Given instruction 1 » According to the article on SAP's Sapphire conference, which three Executive Board members now have to take care of the SAP cloud business?
Given instruction 2 » Carry on the article on SAP's Sapphire conference from the point where it stops.

Sapphire: Low Cost Platform

What shaped the entire Sapphire most were the visions and strategies of the SAP executive board members, because there was little that was concrete. Everything will be better, promised Bill McDermott and Executive Board member Christian Klein.
For a long-standing SAP customer, these promises are naturally hard to believe, because in the important SAP service area, board member Michael Kleinemeier is without a successor. He has now had to extend his contract by one year and will be back on the Sapphire in 2020, although he planned to be retired by then.
The entire SAP cloud business has lost its master mind with the departure of CEO Rob Enslin to Google. Now three members of the Executive Board have to take care of this SAP construction site: Christian Klein, Jennifer Morgan and Jürgen Müller.
Things are not looking good in the SAP back office and behind the Sapphire stage. CFO Luka Mucic had to pull the ripcord and announce a second Capital Markets Day in New York for this year.
An absolute and far from planned novelty at SAP. Hasso Plattner's sarcastic criticism of the previous speakers was therefore only justified: He would now hold a low-cost keynote without the support of his long-time partner and Chief Technology Officer Bernd Leukert. SAP's new Chief Technology Officer Jürgen Müller does not yet seem ready for the big Sapphire stage.
But even Plattner could not escape the general Sapphire trend "a promise of the future". One of his favorite words was "hokey stick". He meant to imply that SAP is currently still in a self-discovery phase after acquisitions such as Callidus and Qualtrics, and that the Hana database could become a platform for the "intelligent enterprise.
If SAP does its homework in the coming years, the revenue, margin and share curve could take off like the shape of a field hockey stick. But that is just a promise for the future.
Even the benevolent SAP user group DSAG sees the present as still full of unsolved challenges.
"Ariba, Hybris, Concur, Fieldglass, Callidus and most recently Qualtrics: SAP's acquisition policy in recent years has led to a massive need to bring systems and master data together.
We see that the solutions purchased from SAP still involve certain integration difficulties. We have already communicated to SAP that the integration of the individual components is not yet satisfactory.
From our perspective, there are indications that SAP is already working on further integration and, as announced at Sapphire, is offering an initial solution in the area of customer management with the Customer Data Cloud."
said DSAG CEO Marco Lenck, commenting on the announcements in Olrnado.
Definitely like a hokey stick, the global data volume will develop. Professor Plattner made this development clear during his Sapphire keynote and at the same time pointed out the problem of this enormous volume of data in connection with an in-memory computing database such as Hana.

Dataset rows »
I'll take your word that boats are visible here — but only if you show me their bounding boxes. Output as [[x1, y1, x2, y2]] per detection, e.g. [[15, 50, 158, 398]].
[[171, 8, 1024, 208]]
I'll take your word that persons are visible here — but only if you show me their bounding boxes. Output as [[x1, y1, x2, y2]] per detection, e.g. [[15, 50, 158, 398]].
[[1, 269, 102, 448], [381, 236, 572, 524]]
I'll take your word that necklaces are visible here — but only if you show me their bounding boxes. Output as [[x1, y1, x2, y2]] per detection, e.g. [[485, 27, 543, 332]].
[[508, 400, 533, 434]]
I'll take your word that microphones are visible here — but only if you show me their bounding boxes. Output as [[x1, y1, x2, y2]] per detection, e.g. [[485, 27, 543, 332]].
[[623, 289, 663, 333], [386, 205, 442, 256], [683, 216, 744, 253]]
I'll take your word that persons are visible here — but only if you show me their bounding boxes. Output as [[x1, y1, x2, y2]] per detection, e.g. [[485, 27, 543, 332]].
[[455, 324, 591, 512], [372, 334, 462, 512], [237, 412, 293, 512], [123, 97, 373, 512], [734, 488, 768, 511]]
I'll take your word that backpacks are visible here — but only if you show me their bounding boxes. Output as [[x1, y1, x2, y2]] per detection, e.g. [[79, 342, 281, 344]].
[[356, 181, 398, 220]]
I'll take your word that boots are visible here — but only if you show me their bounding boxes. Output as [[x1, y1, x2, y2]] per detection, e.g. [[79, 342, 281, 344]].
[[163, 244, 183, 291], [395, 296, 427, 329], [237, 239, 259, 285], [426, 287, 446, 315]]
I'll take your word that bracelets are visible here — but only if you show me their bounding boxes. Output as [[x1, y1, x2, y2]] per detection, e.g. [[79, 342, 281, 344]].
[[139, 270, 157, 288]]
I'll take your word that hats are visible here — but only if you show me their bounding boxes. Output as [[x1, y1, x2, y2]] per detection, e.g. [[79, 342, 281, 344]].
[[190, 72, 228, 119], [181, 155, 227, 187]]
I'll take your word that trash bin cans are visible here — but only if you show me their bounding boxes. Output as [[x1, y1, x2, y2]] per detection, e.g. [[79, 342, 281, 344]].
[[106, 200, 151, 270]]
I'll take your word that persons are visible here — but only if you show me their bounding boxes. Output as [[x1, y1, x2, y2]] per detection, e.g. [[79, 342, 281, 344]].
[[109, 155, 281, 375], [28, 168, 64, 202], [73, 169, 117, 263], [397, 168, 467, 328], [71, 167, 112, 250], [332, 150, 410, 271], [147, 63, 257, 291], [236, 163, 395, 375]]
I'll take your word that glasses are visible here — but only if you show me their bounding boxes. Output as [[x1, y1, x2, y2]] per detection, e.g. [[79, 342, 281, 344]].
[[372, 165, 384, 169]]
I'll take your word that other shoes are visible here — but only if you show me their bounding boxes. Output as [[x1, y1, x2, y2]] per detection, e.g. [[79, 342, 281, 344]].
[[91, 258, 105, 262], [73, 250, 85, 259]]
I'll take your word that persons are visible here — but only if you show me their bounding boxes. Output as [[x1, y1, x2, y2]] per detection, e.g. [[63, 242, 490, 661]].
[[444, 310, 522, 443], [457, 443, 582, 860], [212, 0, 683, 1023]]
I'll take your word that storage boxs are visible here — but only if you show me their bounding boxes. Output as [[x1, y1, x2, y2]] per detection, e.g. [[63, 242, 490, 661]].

Right answer 1 » Christian Klein, Jennifer Morgan and Jürgen Müller.

Right answer 2 »
Big Data overwhelms the Hana database concept, where the paradigm is that all data is in main memory. But SAP has taken precautions: With the purchase of Sybase in 2010, SAP became the owner of the database ASE (Adaptive Server Enterprise), which shows a similar architecture as Hana but is hard disk oriented.
The combination of Hana in-memory computing and Sybase ASE can now be used to build very large, hybrid database systems for the coming Big Data. The existing SAP customer then gets the best of both worlds with the Hana platform: fast in-memory computing and inexpensive disk storage space.
Integration and databases are just two of the many construction sites that Plattner sees at SAP, and he hoped that SAP employees would leave their comfort zone and air-conditioned offices and get to work. One aid, in Plattner's opinion, could be the acquisition of Qualtrics.
With this software platform, it should be possible to get very fast and precise feedback from the market. This would then enable the company to better plan its own development work. In any case, Plattner called on his CEO from the Sapphire stage to significantly increase the speed of innovation.
Hasso Plattner sees SAP's existing customers predominantly in the public cloud in the future, with a continuous, invisible relaunch from Hana to S/4 to Qualtrics. It was hard to build SAP, Plattner said, and it will be even harder for employees, he predicted.
Whether SAP's existing customers follow his path could not be deduced from the reactions during his keynote.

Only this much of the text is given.